# Direction 1:
In the discussion of biblical inerrancy, whose letter is offered as an older example of the view that scripture is without error?
# Direction 2:
Print the part of the discussion of biblical inerrancy starting with "I’m sure one" and going on through "scientific in character.".

# Quoted passage:
He says that inerrancy/infallibility was “solifidied” in the past 200 years and in America, and then says “So it is rather new.”
I call bs: you can find lots of older statements about the bible being without error and so on. It might have “solidified” recently, but it’s old.
Can you give some references? I’m sure they exist.
I’ve often seen this letter from Augustine being given as an example:
“..the canonical books of Scripture: of these alone do I most firmly believe that the authors were completely free from error. And if in these writings I am perplexed by anything which appears to me opposed to truth, I do not hesitate to suppose that either themanuscript is faulty, or the translator has not caught the meaning of what was said, or I myself have failed to understand it.” (http://www.newadvent.org/fathers/1102082.htm)
I’m sure one can debate to what extent Augustine was an inerrantist in the same way as modern fundies, but the idea that the bible is a collection of “magical book that can’t be wrong” surely is not a modern phenomenon.
Thanks for that. I think a key difference is that the earlier interpreters were willing and at times eager to approach the text in a non-literal/spiritual/allegorical manner. And so the text might be “without error” but it was not then insisted that its meaning was historical or scientific in character.
Then we’re dealing with two groups of “inerrantists”, but they differ on how much of the bible should be interpreted literally/allegorically.
Matthew’s assertion is still wrong.
Well, “inerrancy” is a technical term in modern conservative Evangelicalism, and so he is correct inasmuch as he is referring to that phenomenon. Saying that the Bible is “inerrant” while approaching it in a manner that lets reason be used to figure out what is an error and then avoid any interpretation that would involve such error is rather different than what you find among modern fundamentalists.
Well, it’s very debatable to what extent this has changed.

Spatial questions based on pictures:
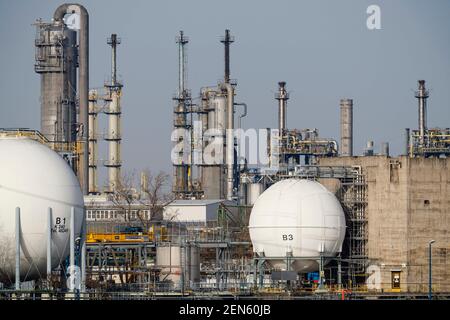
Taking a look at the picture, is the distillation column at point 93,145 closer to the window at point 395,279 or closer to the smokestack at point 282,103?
the smokestack at point 282,103

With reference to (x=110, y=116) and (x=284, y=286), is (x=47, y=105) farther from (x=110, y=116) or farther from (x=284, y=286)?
(x=284, y=286)

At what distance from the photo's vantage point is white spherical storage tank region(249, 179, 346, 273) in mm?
50938

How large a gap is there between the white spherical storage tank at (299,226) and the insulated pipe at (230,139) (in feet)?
73.8

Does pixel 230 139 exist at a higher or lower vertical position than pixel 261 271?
higher

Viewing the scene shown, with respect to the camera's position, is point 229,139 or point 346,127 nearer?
point 229,139

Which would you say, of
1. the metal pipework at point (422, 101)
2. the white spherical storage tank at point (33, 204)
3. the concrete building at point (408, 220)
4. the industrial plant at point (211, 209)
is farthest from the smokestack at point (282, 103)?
the white spherical storage tank at point (33, 204)

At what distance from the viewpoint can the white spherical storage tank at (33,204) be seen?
131ft

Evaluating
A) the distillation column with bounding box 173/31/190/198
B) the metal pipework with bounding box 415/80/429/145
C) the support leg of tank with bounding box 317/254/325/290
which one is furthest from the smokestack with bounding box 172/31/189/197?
the support leg of tank with bounding box 317/254/325/290

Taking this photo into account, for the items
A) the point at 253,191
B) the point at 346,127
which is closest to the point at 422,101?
the point at 346,127

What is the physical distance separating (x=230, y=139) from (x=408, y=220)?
926 inches

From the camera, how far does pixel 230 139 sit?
75938 mm

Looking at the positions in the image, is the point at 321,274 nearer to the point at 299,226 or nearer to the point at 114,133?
the point at 299,226
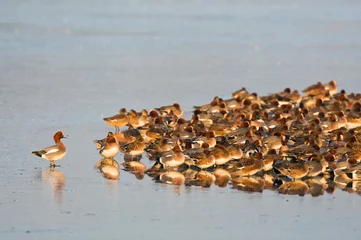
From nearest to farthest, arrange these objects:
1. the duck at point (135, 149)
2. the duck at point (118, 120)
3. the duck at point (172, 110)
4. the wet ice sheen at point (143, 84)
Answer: the wet ice sheen at point (143, 84)
the duck at point (135, 149)
the duck at point (118, 120)
the duck at point (172, 110)

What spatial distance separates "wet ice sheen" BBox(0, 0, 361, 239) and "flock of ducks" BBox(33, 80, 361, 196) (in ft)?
1.54

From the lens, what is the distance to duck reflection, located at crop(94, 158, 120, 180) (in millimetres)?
13102

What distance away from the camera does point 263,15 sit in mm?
35719

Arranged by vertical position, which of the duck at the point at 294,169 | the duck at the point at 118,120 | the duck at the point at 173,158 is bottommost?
the duck at the point at 294,169

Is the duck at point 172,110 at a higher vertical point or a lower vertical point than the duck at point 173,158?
higher

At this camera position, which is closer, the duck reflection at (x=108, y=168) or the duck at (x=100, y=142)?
the duck reflection at (x=108, y=168)

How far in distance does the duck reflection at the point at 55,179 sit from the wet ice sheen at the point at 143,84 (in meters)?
0.04

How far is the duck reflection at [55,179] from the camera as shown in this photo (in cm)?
1180

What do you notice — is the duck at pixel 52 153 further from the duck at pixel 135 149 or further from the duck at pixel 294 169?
the duck at pixel 294 169

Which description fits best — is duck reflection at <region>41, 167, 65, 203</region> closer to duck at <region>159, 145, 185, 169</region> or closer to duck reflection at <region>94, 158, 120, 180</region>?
duck reflection at <region>94, 158, 120, 180</region>

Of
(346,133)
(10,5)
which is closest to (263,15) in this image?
(10,5)

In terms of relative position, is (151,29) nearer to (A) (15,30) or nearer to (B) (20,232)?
(A) (15,30)

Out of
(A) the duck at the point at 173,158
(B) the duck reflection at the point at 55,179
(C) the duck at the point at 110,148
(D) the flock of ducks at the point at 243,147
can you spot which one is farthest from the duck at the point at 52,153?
(A) the duck at the point at 173,158

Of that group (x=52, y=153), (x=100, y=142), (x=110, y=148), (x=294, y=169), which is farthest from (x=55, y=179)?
(x=294, y=169)
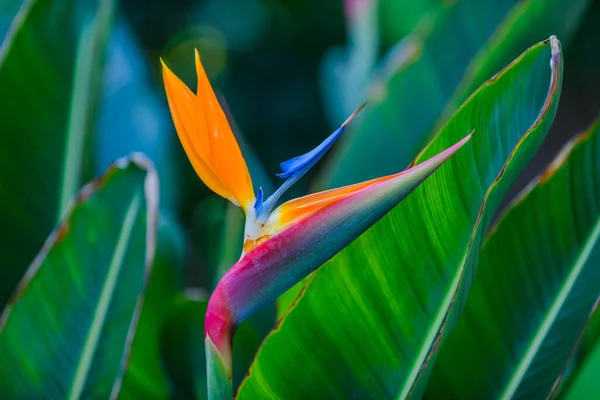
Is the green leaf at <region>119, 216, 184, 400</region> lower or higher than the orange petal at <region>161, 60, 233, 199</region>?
lower

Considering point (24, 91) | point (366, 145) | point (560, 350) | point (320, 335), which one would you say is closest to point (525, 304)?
point (560, 350)

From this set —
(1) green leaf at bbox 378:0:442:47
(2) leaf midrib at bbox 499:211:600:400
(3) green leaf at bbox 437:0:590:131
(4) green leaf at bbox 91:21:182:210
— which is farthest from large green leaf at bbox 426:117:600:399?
(1) green leaf at bbox 378:0:442:47

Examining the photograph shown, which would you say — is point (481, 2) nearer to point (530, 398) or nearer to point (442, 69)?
point (442, 69)

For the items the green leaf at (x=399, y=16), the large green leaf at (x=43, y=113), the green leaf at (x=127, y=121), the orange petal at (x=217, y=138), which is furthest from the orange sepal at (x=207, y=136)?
the green leaf at (x=399, y=16)

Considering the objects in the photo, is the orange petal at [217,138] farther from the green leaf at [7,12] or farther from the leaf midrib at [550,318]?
the green leaf at [7,12]

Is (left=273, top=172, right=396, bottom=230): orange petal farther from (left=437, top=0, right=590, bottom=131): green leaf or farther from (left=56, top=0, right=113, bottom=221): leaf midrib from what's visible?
(left=56, top=0, right=113, bottom=221): leaf midrib

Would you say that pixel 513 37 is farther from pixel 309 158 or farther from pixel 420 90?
pixel 309 158

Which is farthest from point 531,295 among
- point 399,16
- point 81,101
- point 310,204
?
point 399,16
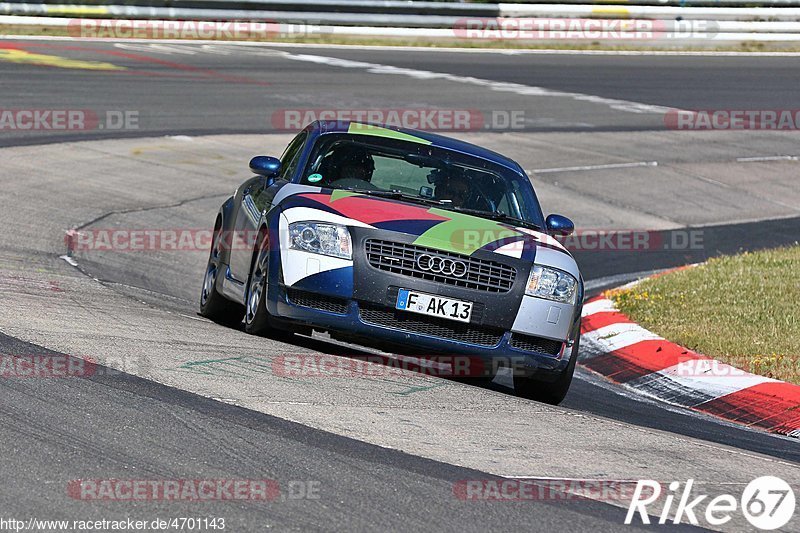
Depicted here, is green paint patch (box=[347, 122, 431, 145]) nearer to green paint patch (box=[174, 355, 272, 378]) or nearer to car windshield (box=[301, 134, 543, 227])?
car windshield (box=[301, 134, 543, 227])

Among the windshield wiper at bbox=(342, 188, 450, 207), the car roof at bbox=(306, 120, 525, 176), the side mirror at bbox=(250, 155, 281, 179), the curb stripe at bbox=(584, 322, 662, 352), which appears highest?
the car roof at bbox=(306, 120, 525, 176)

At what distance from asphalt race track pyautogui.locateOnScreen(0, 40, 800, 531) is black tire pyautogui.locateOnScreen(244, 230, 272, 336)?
0.48 ft

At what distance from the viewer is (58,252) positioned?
1117 centimetres

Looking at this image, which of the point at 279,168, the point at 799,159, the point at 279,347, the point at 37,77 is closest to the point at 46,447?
the point at 279,347

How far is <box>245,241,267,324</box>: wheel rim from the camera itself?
787 cm

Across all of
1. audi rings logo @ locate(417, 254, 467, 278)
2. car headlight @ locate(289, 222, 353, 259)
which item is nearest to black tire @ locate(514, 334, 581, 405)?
audi rings logo @ locate(417, 254, 467, 278)

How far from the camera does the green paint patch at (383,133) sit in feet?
29.5

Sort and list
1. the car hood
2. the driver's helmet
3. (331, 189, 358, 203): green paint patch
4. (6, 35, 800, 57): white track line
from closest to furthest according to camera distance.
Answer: the car hood < (331, 189, 358, 203): green paint patch < the driver's helmet < (6, 35, 800, 57): white track line

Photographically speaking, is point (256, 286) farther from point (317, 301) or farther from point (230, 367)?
point (230, 367)

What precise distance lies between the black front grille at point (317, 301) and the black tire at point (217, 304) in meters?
1.50

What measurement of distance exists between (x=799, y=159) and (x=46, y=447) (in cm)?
1871

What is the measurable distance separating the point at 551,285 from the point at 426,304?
0.77 metres

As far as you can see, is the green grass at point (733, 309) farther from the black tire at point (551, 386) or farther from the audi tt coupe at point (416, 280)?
the audi tt coupe at point (416, 280)

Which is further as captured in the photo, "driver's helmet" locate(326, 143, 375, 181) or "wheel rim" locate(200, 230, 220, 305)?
"wheel rim" locate(200, 230, 220, 305)
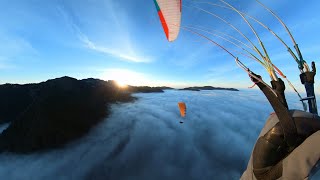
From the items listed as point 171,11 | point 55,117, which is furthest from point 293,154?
point 55,117

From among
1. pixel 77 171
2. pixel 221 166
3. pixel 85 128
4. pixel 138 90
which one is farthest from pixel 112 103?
pixel 138 90

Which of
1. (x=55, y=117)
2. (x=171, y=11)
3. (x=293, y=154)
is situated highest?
(x=171, y=11)

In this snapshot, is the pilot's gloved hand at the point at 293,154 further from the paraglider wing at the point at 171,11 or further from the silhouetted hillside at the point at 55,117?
the silhouetted hillside at the point at 55,117

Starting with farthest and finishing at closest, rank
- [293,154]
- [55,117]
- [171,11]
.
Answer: [55,117]
[171,11]
[293,154]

# Final result 1:
Augustine's.

# Final result 2:
I’m sure one can debate to what extent Augustine was an inerrantist in the same way as modern fundies, but the idea that the bible is a collection of “magical book that can’t be wrong” surely is not a modern phenomenon.
Thanks for that. I think a key difference is that the earlier interpreters were willing and at times eager to approach the text in a non-literal/spiritual/allegorical manner. And so the text might be “without error” but it was not then insisted that its meaning was historical or scientific in character.